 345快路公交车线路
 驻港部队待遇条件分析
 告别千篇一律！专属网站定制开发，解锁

--

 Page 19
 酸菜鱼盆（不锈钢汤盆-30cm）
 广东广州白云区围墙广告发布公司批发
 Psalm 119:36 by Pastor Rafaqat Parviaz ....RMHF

#### REQUIREMENT
Starting at the line that has "广东广州白云区围墙广告发布公司批发" in the records above, restate word for word every line until the one that has "Psalm 119:36 by", and include that one as well.

#### RESPONSE
 广东广州白云区围墙广告发布公司批发
 Psalm 119:36 by Pastor Rafaqat Parviaz ....RMHF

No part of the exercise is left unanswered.